Cette fois son besoin de remuer est beaucoup plus en relation avec son âge. Ce seront les voyages. Et dans ce cas,
les vieux souvenirs remontent à la mémoire, ce sera la Bretagne, mais et surtout Pornic, Gourmalon, la Birochère, la
villa familiale et ... au détour d'une rue ...pourquoi pas ! ... l'ombre de Vladimir llitch Oulianov.
Monsieur et madame Duchêne (hé oui ! c'est son nom de touriste. On ne se montre jamais trop prudent !) y coulent des
jours heureux.
Comble du bonheur, il a appris il y a peu de temps que sa Jeannette n'est pas morte comme on le lui avait dit. Hélas
! Quels arguments présenter pour sa défense à cette sa fille qu'il a laissée sans nouvelle depuis 35 ans et pour qui
il est officiellement décédé depuis bientôt 30 ans ! Le baroudeur, l'homme qui a su affronter les pires difficultés,
se jouer des intrigues les plus touffues, Jean Crémet recule. Jean n'ose pas ; il rebrousse chemin.

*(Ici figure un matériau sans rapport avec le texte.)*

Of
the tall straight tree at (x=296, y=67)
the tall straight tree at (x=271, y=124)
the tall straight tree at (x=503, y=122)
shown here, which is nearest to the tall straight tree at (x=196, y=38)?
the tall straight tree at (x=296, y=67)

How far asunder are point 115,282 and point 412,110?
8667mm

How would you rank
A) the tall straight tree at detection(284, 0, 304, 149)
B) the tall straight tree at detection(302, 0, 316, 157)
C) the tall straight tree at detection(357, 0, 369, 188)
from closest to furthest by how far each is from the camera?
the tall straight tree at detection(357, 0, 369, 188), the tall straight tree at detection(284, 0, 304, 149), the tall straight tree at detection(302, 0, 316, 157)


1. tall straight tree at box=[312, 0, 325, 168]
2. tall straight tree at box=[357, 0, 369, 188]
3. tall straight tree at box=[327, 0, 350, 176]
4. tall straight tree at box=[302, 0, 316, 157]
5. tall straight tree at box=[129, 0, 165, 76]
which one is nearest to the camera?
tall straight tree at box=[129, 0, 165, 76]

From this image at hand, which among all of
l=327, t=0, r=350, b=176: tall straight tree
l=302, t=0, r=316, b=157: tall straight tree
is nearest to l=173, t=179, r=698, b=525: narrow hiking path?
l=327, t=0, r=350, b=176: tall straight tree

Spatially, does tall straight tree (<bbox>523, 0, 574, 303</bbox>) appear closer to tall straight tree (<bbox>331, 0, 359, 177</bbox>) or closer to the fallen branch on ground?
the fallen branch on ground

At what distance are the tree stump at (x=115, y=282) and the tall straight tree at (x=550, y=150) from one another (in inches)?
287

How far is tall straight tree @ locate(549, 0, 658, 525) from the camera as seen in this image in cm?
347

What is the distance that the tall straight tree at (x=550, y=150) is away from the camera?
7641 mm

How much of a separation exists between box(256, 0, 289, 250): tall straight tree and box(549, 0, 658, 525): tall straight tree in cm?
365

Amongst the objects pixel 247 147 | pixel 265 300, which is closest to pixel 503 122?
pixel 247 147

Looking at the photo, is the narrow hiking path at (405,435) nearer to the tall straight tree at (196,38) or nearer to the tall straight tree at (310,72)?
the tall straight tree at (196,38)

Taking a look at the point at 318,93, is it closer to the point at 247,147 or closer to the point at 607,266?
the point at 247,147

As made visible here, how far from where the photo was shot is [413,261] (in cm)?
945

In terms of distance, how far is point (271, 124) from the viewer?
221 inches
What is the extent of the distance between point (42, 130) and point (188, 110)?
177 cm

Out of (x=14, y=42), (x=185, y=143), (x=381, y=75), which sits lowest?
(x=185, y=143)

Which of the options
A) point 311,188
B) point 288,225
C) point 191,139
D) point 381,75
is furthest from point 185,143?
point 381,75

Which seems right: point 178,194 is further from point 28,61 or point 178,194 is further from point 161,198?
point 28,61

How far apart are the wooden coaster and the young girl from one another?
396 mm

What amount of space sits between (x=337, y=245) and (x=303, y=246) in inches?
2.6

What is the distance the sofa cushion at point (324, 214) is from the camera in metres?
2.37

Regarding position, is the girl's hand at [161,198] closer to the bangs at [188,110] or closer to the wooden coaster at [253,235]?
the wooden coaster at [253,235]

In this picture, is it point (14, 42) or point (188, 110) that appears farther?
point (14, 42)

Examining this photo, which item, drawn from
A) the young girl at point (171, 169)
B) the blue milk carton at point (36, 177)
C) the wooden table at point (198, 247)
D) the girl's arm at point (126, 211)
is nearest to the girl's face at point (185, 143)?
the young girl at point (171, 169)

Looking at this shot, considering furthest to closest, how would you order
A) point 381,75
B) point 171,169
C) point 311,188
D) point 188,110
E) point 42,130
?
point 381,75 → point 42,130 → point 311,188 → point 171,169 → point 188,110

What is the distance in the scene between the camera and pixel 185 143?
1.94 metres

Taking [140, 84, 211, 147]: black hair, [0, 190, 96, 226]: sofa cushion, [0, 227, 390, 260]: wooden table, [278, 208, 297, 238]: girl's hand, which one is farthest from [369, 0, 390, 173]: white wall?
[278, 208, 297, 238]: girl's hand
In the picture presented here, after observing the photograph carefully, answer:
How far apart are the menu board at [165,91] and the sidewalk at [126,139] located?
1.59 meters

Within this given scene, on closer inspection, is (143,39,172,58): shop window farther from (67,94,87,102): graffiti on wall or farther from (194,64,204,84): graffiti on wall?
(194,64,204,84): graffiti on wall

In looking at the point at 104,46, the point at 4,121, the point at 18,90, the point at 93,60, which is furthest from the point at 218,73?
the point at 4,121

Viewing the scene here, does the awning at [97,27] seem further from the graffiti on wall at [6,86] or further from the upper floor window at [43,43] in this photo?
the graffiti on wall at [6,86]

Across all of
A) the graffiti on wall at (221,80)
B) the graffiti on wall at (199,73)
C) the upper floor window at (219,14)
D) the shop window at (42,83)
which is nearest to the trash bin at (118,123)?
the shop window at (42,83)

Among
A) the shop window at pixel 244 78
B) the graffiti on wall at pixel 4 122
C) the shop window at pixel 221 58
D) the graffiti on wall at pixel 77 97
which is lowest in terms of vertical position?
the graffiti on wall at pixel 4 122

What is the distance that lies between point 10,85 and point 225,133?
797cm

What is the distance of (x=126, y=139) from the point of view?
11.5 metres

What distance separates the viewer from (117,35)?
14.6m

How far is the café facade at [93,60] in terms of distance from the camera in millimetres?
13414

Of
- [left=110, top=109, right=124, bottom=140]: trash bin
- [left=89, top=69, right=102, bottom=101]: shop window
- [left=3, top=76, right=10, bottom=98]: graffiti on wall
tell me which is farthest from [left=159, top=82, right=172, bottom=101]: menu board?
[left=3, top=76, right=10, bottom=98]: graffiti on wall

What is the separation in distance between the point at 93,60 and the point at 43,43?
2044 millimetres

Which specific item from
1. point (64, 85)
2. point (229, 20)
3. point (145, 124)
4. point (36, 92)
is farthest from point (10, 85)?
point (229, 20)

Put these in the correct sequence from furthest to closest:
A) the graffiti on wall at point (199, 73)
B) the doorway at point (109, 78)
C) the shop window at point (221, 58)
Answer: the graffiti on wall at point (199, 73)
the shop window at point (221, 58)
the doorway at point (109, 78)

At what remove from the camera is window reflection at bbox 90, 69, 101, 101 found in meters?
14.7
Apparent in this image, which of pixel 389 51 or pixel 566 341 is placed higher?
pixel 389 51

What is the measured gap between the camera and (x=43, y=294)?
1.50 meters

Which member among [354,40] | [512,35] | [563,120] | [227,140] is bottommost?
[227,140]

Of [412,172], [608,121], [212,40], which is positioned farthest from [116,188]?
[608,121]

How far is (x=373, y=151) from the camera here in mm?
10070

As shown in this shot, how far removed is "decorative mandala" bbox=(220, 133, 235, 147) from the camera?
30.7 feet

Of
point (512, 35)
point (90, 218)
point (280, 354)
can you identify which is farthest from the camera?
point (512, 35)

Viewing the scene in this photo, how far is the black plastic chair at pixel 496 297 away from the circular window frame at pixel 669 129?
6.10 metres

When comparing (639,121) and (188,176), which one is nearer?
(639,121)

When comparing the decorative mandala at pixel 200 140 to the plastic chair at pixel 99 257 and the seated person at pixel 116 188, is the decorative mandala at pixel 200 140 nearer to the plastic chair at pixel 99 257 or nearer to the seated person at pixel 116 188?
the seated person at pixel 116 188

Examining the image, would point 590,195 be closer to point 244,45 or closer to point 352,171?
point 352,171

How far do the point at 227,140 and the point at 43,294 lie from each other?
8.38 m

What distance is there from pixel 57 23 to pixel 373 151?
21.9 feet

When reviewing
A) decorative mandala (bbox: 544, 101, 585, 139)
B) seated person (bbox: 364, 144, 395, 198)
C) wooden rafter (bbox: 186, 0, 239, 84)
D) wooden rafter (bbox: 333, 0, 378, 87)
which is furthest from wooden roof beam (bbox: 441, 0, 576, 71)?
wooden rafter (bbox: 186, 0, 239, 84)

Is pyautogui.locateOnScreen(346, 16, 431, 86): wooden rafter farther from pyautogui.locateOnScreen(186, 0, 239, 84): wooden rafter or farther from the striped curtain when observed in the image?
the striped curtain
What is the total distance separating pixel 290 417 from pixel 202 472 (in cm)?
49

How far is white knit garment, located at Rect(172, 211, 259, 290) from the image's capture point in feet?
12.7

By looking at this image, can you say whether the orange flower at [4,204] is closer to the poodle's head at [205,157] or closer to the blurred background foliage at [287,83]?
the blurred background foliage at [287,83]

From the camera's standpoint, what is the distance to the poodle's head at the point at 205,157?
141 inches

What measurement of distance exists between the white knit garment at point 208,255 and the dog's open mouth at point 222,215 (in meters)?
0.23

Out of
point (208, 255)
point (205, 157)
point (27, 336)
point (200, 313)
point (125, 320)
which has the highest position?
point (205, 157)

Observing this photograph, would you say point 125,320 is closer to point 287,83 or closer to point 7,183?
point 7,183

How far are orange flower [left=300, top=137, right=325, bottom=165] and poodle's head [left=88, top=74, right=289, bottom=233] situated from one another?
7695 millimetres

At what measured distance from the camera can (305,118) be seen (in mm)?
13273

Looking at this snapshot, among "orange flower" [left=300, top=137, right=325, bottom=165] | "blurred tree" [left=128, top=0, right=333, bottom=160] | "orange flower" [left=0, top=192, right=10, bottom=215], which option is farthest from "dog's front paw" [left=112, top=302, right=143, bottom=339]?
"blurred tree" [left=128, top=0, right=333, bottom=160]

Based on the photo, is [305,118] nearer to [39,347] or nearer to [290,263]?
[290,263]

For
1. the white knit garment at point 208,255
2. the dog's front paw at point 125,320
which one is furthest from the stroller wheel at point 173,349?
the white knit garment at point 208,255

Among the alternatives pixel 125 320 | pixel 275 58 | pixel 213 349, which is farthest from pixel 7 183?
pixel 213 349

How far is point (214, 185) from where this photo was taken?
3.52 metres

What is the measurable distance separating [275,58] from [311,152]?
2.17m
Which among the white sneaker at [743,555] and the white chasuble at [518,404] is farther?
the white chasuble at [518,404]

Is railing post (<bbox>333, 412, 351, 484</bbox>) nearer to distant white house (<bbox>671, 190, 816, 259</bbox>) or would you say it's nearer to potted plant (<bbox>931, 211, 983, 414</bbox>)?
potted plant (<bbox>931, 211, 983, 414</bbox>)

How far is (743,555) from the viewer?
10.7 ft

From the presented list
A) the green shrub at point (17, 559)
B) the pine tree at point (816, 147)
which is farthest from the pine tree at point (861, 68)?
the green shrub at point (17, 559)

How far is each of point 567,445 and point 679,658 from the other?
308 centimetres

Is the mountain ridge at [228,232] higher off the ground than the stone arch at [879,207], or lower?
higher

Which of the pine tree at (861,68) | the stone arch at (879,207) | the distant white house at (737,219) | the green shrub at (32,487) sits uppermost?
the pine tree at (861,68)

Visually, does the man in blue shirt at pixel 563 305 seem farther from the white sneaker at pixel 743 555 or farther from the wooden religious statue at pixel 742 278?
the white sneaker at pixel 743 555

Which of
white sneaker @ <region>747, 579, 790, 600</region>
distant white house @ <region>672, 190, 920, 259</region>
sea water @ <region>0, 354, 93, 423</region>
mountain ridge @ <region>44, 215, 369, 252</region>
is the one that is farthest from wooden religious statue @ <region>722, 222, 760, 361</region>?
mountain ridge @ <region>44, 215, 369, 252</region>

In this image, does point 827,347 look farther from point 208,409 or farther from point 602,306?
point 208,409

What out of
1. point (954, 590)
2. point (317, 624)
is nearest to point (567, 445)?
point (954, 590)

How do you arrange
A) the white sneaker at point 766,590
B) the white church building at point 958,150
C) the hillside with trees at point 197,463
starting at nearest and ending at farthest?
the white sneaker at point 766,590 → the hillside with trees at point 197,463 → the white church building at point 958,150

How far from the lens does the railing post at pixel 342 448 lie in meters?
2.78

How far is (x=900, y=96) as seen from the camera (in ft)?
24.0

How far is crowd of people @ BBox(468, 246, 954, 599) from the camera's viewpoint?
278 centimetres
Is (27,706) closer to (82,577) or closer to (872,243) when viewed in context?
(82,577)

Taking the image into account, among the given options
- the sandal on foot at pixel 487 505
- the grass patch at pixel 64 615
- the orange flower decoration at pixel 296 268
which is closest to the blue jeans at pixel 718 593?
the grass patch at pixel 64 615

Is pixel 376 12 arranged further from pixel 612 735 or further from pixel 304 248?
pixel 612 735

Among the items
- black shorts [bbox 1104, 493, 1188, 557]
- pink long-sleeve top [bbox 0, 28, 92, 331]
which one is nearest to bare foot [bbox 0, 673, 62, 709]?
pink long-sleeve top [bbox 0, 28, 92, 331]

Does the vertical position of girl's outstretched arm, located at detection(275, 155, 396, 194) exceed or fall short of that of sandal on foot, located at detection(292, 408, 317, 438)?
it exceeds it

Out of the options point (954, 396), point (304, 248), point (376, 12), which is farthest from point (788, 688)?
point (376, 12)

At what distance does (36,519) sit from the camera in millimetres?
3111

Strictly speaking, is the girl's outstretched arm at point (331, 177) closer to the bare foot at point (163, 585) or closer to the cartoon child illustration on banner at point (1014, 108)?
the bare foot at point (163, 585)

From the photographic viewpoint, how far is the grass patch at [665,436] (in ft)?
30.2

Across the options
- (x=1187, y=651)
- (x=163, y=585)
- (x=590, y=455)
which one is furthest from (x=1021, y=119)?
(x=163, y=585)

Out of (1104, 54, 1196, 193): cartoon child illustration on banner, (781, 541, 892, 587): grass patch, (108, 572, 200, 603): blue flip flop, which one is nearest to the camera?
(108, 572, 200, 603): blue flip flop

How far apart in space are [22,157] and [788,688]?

Au retour de ces voyages, Maria présente officiellement Jean à sa famille. L'accueil est chaleureux. L'adoption est
quasi instantanée. Ce monsieur Peyrot est un homme posé et cultivé. Maria sera heureuse avec lui.
Huit années se sont écoulées. Notre aventurier a beaucoup perdu de son dynamisme. Son seul déplacement important est
pour la Tunisie, en 1969, pour se recueillir sur la tombe de ses parents, mais, et surtout, pour y retrouver sa sœur
Jeanne, devenue Madame Caniparoli. Hélas, celle-ci a quitté Ferryville et est retournée dans la banlieue nantaise.
Les évènements nationaux ou internationaux le captivent et il n'est pas avare de commentaires toujours aussi
percutants. Son seul regret, est de les vivre passivement.
Jean est un être cultivé. Son amour de la lecture est resté intact. Cette culture littéraire, liée à la richesse en
rebondissements que fut son existence, en font un orateur exceptionnel. Grâce à ce talent, il s'est constitué un
petit cercle d'amis fidèles qui viennent écouter quasi religieusement, les péripéties des quelques passages de sa vie
qu'il veut bien leur confier ; le tout agrémenté, comme il se doit, d'appréciations pas toujours nimbées
d'objectivité, mais toujours prisées par l'auditoire. Le curé de Libin ne fait-il pas partie de ses fidèles !
Ce n'est pas une surprise, Lénine, son ami de Pornic, est souvent mentionné.
5 mars 1973, Gabriel file sur ses 82 ans. Il éprouve de plus en plus de difficultés respiratoires
et est victime d'un sérieux malaise. L'alerte est chaude.
Moins de 3 semaines plus tard, le 24 mars, cette fois c'est la fin. Maria le fait enterrer, afin que la mort ne les
sépare pas, dans le tombeau de la famille Duchêne, à Libin, dans la banlieue bruxelloise. Selon la volonté du défunt
la cérémonie des obsèques a lieu sans fleurs ni couronnes et dans la plus stricte intimité.
Jean quitte le monde des vivants en petit père tranquille comme le plus commun des mortels.